* DOCUMENT SECTION:
^^^^

# BCS: dobro mi stoj izmedju jave i sna



## sesperxes

Dear foreros,

I'd like to know what's the exact meaning of this sentence: I understand "lijepo mi je biti između jave i sna/lepo mi je da sam između..." or "dobro sam kada sam između ...", but it's only an intuition.

The other question is..painful: that "stoj" is the stoj of stoj!/napred! (imperative of stati) or something else? 


Thanks.


----------



## slavic_one

1. It means sth like _Neka ti bude dobro između jave i sna._
2. _Stoj_ is imperative of _stajati_ (imperative of _stati_ is _stani_).


----------



## Duya

There are actually two distinct verbs _stajati_, with intertwined conjugations. It sometimes confuses even native speakers.

1. _Stàjati_ '*stand*' imp; pres. _stojim_, perf. _stajao_, imp. _stoj_, pres.part. _stojeći_: _Voz stoji na stanici._ 'The train is waiting at the station.'
2. _Stаjati_ '*stop*' imp (iterative); pres. _stajem_, perf. _stajao_, imp. _staj_, pres.part. _stajući_: _Voz staje na svakoj stanici._ 'The train stops at every station.'

In other words, they have same infinitive but different present paradigms.


----------



## Duya

Back to the original question: _Dobro mi stoj između jave i sna_ doesn't make too much sense. Sounds like a fragment from bad song lyrics; the author made a Frankenstein from collocations _dobro mi stoj_ and _između jave i sna_. The former means 'be good', 'be well' and it's not common (is it from Zagreb dialect, perhaps?); it was popularized by famous song _Balkan_ by Džoni Štulić (I would presume that Sesperxes' sentence is an oblique reference to the somg).


----------



## sesperxes

Duya said:


> Back to the original question: _Dobro mi stoj između jave i sna_ doesn't make too much sense. Sounds like a fragment from bad song lyrics; the author made a Frankenstein from collocations _dobro mi stoj_ and _između jave i sna_. The former means 'be good', 'be well' and it's not common (is it from Zagreb dialect, perhaps?); it was popularized by famous song _Balkan_ by Džoni Štulić (I would presume that Sesperxes' sentence is an oblique reference to the somg).



  The sentence is from "Marijane moj", a song by Severina: I've been able  to appreciate her performances in X videos, but I hardly heard her ...  accent!


In a "translation" of the song Balkan, the Spanish  version means something like "and here we are!" and, so, now I'm  completely lost with these three words.


----------



## slavic_one

Dobro mi stoj = budi mi dobar, drž' se, nedaj se
I would translate that as well as Duya - be well!


----------



## Bresca

Maybe Istrians could tell us if this expression is equivalent to Venetian "stammi bene!, "statemi bene!"". ("be well to me", I wish you to be well)

^^^^

* INFORMATION:
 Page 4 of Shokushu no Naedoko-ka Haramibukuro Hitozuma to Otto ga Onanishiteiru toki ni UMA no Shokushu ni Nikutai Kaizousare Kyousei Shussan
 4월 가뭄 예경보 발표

^^^^

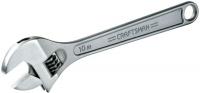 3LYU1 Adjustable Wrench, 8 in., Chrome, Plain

^^^^

* TO DO:
Transcribe the stretch of the "dobro mi stoj" thread from "The other question" through "of _stati_ is _stani_).", keeping every word, mark, and space unchanged.

* WRITTEN RESPONSE:
The other question is..painful: that "stoj" is the stoj of stoj!/napred! (imperative of stati) or something else? 


Thanks.


----------



## slavic_one

1. It means sth like _Neka ti bude dobro između jave i sna._
2. _Stoj_ is imperative of _stajati_ (imperative of _stati_ is _stani_).